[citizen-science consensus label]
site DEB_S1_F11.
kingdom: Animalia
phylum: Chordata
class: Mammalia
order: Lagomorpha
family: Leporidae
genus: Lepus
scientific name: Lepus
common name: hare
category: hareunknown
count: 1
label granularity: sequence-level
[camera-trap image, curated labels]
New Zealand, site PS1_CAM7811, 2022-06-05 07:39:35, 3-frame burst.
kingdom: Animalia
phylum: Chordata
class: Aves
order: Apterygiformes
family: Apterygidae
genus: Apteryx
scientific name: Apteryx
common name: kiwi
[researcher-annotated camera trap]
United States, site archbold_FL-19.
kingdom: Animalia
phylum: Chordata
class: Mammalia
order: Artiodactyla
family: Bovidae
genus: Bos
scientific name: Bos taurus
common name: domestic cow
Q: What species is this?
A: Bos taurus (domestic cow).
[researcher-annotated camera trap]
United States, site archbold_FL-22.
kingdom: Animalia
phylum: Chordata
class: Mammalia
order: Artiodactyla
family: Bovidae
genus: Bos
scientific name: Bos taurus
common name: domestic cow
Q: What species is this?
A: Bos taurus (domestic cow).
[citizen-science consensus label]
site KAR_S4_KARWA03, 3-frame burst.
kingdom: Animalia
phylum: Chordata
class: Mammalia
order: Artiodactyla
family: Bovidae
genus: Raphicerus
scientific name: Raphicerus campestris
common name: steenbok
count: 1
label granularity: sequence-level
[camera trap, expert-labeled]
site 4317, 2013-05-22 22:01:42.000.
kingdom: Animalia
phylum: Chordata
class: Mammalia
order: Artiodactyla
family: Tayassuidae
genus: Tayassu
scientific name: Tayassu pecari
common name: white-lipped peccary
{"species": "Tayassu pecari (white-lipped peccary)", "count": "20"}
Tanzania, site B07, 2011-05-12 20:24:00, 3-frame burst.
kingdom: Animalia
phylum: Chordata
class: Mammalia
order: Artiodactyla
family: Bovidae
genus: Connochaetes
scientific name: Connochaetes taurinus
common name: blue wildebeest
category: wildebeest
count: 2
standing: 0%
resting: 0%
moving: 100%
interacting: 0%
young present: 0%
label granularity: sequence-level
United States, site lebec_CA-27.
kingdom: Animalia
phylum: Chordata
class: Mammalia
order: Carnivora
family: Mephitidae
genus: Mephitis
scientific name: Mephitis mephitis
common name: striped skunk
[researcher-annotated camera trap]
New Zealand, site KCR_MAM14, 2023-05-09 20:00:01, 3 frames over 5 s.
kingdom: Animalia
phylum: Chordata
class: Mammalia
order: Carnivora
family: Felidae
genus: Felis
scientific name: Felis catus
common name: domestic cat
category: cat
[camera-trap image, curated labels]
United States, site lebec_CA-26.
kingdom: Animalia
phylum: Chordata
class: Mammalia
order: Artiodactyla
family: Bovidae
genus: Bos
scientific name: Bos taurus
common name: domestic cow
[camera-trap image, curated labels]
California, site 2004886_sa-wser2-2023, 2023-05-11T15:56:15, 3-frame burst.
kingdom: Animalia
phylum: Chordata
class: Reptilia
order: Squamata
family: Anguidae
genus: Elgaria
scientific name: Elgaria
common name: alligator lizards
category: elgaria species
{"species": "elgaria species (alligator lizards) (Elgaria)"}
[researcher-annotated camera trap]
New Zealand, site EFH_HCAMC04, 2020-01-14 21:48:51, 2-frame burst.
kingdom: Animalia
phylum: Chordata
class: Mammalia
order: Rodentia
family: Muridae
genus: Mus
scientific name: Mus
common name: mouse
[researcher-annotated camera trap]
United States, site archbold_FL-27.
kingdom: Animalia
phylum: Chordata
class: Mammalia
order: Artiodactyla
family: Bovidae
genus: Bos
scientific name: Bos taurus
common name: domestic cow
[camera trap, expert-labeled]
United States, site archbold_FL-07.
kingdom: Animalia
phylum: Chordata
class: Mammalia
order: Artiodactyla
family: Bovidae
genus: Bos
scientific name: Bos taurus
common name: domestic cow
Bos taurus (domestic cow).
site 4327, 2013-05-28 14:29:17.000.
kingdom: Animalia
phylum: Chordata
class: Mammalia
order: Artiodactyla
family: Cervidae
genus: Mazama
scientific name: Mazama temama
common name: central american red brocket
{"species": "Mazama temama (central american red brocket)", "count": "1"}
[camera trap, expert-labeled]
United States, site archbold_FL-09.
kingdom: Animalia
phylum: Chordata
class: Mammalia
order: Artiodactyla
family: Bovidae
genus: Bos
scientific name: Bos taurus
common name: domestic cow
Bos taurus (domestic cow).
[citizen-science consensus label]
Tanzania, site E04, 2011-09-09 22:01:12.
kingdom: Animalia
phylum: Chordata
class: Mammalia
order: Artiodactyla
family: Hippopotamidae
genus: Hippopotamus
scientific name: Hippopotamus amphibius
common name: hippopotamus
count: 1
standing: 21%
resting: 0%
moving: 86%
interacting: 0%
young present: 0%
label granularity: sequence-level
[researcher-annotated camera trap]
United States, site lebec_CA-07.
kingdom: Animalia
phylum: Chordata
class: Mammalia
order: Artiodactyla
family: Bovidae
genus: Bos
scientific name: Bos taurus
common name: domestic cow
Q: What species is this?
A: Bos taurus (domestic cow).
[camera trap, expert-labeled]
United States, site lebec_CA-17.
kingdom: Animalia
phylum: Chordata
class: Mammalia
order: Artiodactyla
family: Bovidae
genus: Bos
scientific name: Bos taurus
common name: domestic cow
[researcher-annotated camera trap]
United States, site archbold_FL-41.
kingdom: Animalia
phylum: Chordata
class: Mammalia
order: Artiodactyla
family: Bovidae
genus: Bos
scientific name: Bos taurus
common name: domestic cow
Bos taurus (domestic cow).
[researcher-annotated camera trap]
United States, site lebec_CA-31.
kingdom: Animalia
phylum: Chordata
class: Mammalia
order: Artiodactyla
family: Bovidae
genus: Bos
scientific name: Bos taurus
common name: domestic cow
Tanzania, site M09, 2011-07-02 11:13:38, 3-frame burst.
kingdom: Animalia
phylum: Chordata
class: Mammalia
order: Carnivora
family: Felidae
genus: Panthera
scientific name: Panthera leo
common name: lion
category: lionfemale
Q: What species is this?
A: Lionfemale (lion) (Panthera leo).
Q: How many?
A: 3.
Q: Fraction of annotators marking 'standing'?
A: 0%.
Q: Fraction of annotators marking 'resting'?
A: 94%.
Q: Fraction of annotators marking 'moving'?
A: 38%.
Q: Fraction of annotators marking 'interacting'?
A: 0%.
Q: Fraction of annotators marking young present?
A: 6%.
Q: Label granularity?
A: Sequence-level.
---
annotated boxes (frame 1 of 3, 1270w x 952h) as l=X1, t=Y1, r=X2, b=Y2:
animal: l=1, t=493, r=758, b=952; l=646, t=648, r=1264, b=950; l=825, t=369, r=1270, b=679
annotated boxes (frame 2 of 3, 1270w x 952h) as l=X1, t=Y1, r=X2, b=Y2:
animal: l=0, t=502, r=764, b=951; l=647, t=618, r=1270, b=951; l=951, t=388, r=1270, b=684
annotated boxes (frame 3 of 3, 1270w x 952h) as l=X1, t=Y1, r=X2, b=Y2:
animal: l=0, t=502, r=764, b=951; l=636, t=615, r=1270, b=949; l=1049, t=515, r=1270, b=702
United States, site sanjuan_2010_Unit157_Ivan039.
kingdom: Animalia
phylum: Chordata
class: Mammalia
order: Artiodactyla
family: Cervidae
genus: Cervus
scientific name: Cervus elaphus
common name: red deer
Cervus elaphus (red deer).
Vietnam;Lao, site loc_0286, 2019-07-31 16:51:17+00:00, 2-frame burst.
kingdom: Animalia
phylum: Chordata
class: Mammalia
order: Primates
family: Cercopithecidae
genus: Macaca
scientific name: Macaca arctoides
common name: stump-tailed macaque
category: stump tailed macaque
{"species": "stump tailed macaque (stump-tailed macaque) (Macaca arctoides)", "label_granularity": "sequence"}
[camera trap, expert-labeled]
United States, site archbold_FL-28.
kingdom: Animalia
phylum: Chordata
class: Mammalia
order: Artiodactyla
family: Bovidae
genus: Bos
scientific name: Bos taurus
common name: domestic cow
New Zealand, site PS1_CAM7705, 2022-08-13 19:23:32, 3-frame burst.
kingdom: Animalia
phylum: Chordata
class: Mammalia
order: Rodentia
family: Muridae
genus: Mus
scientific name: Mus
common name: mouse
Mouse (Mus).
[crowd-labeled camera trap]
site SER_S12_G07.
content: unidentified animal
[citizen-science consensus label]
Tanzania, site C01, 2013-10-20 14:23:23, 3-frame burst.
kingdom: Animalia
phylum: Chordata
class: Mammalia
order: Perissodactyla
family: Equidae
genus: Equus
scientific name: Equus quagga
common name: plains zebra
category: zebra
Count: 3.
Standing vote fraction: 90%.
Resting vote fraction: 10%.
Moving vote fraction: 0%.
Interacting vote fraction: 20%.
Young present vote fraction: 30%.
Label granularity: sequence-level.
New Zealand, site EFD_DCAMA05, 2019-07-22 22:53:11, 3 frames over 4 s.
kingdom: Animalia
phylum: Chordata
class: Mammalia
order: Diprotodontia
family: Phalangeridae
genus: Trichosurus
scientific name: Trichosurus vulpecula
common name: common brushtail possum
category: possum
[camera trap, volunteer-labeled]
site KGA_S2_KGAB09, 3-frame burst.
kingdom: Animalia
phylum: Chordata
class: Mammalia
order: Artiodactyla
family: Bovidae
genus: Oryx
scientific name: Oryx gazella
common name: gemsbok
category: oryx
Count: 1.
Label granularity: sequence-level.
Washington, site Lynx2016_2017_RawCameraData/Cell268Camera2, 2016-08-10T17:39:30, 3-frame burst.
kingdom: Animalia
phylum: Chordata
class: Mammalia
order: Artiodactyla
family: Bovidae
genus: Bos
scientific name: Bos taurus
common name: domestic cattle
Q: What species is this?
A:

*Problem description*. Above are the records; copy every line in them that holds the word "annotators".

*Solution to this problem*.
Q: Fraction of annotators marking 'standing'?
Q: Fraction of annotators marking 'resting'?
Q: Fraction of annotators marking 'moving'?
Q: Fraction of annotators marking 'interacting'?
Q: Fraction of annotators marking young present?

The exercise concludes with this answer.